Trenta minuti non fanno una partita, è vero, ma possono dare più di un segnale. Quello di ieri sera è arrivato, ancora una volta, forte e chiaro: non provate a sottovalutare questo Napoli, croce e delizia di ogni allenatore, tifoso, appassionato che sia, dentro o lontano dal campo, seduto sul divano o sopra una gradinata.
In mezz’ora il Napoli ha ubriacato tutti: i tifosi deliranti a San Siro, le dirette avversarie che guardavano alla Tv, il Milan in campo. I rossoneri ci hanno capito poco, e se non fossero stati messi nuovamente in partita da un errore azzurro, probabilmente il gol della bandiera niente sarebbe arrivato.
Ma va così, perché il Napoli non è perfetto e spesso regala minuti importanti; se Mertens avesse messo dentro il terzo gol, se Rocchi avesse fischiato il rigore proprio al belga in precedenza, probabilmente avremmo visto un’altra partita.
Eppure con i se nello sport non si arriva lontano e bisogna fare i conti con quel che effettivamente è stato.
Un’ora di sofferenza, perché dopo le reti di Insigne e Callejon, bellissime per movimenti, tempismo, tenacia, i rossoneri sono venuti fuori, hanno spaventato, hanno pure segnato.

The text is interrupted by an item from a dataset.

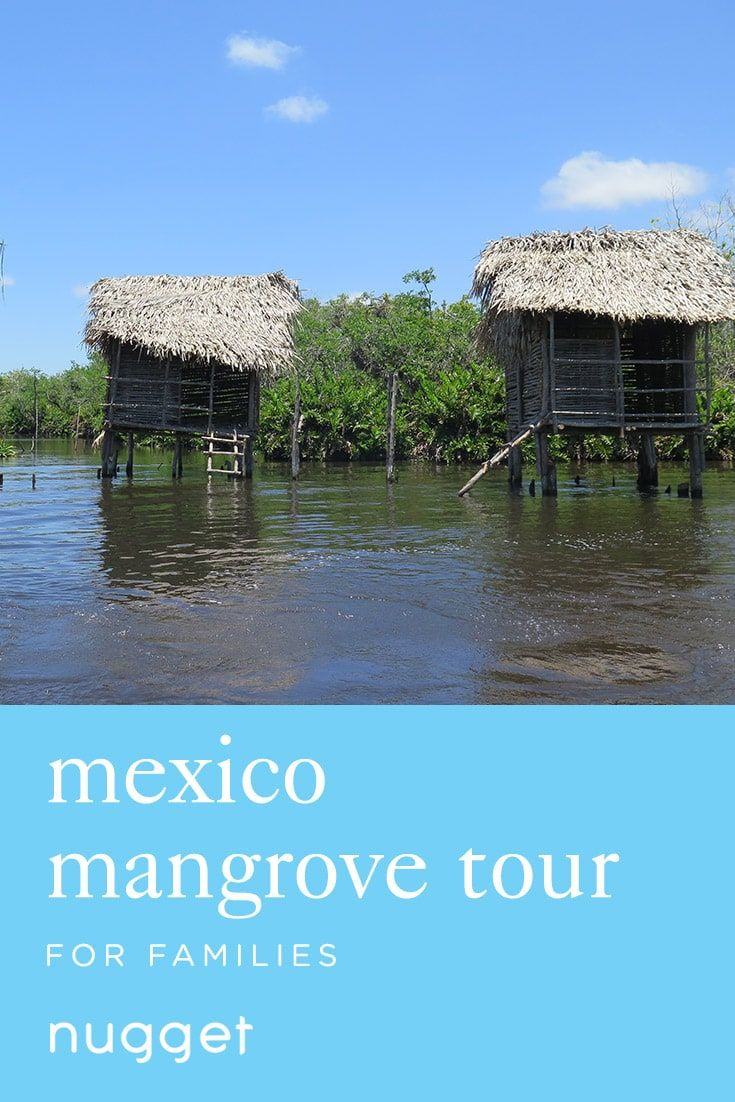 Looking for an easy Mexico kids adventure? This mangrove crocodile tour itinerary is perfect for kids. Pick up some delicious banana bread on the way!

Con Kucka, su retropassaggio errato di Jorginho e conseguente pasticcio di Tonelli: frittata è fatta e gol rossonero pure.
Ma perché il Napoli sa essere tutto e il contrario di tutto? Perché questa squadra è un’ottima squadra, ma non ancora una grande squadra, di quelle che dopo il doppio gancio sanno anche sfinirti, mandarti al tappeto, senza farti rialzare.

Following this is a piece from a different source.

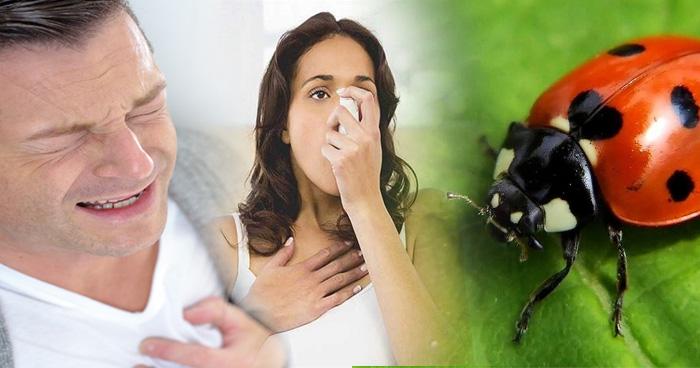 इन 5 कारणों से हो सकता है अस्थमा अटैक, इस तरह करें बचाव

C’erano tutti gli ingredienti, ieri al San Siro, eppure la squadra di Sarri ha saputo tenere in vita i padroni di casa per tutto il match, fino all’ultima palla giocabile.

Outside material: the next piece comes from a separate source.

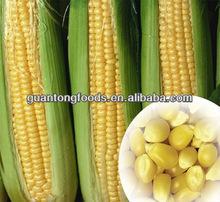 conservas de maíz dulce en conserva vegetal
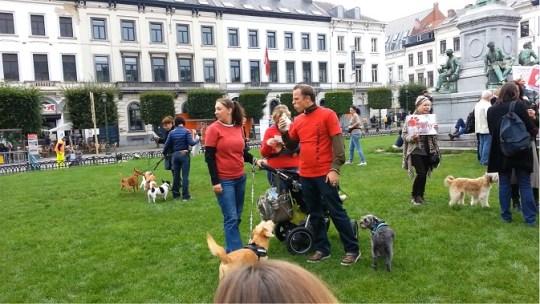 Brusselse honden op Place du Luxembourg solidair met dakloze viervoeters in Roemenië.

Troppi errori, troppe certezze improvvisamente svanite, troppi giochi di ruolo e qualche assenza mortifera; Tonelli, senza gol, dimostra quello che è, un buon centrale di rotazione che però non può essere rischiato a Milano. Manca Ghoulam a sinistra, mentre Strinic si perde a ripetizione Abate e Suso, e manca anche Diawara, perché in mezzo al campo Jorginho continua a sbagliare quello che si può.
Eppure questo Napoli potrebbe incantare, perché in dieci secondi arriva in porta, perché poggia le mani sul talento di Lorenzo Insigne e sulla qualità di una squadra che dipinge calcio alle pareti per poi strappare via l’intonaco senza ragione.
Niente più Jeckyll e Hyde, stavolta a giocarsi la faccia sono Sarri e il Napoli; belli, dannati, altalenanti. Però vincenti, perché per gli azzurri è il 14° risultato utile di fila, l’ottava vittoria nelle ultime nove uscite. Il bilancio del 2017 è in assoluto rialzo: quattro gare e altrettanto vittorie, questa la prima lontana dal San Paolo.
Per il secondo anno di fila il Napoli vince nella Milano rossonera, per il secondo anno consecutivo lo fa esprimendo al massimo il potenziale di Insigne; di destro, su punizione, ieri con un sinistro perfetto dal limite.
Quando vede il rosso (e nero) diventa un toro e le sue cifre schizzano verso l’alto.
Per una vittoria che potrebbe essere spartiacque nel prosieguo della stagione: la Roma è agganciata, almeno per qualche ora, la Juve è ad un solo punto ed il ruolo di questo Napoli in questo campionato sembra poter cambiare.
La squadra sta ripetendo quanto di buono fatto vedere un anno fa, quando il titolo di campioni d’inverno aveva offuscato la vista un po’ a tutti.
Fino alla gara di ritorno con la Roma all’Olimpico, ora, un calendario da affrontare con le migliori intenzioni: cinque gare in cui provare a fare bottino pieno, sperando nella contemporanea sosta di una delle squadre inseguitrici o che precedono.
Oggi domenica di sosta a guardare gli altri; le luci a San Siro sono spente, dopo aver illuminato con un azzurro intenso, per mezz’ora o più.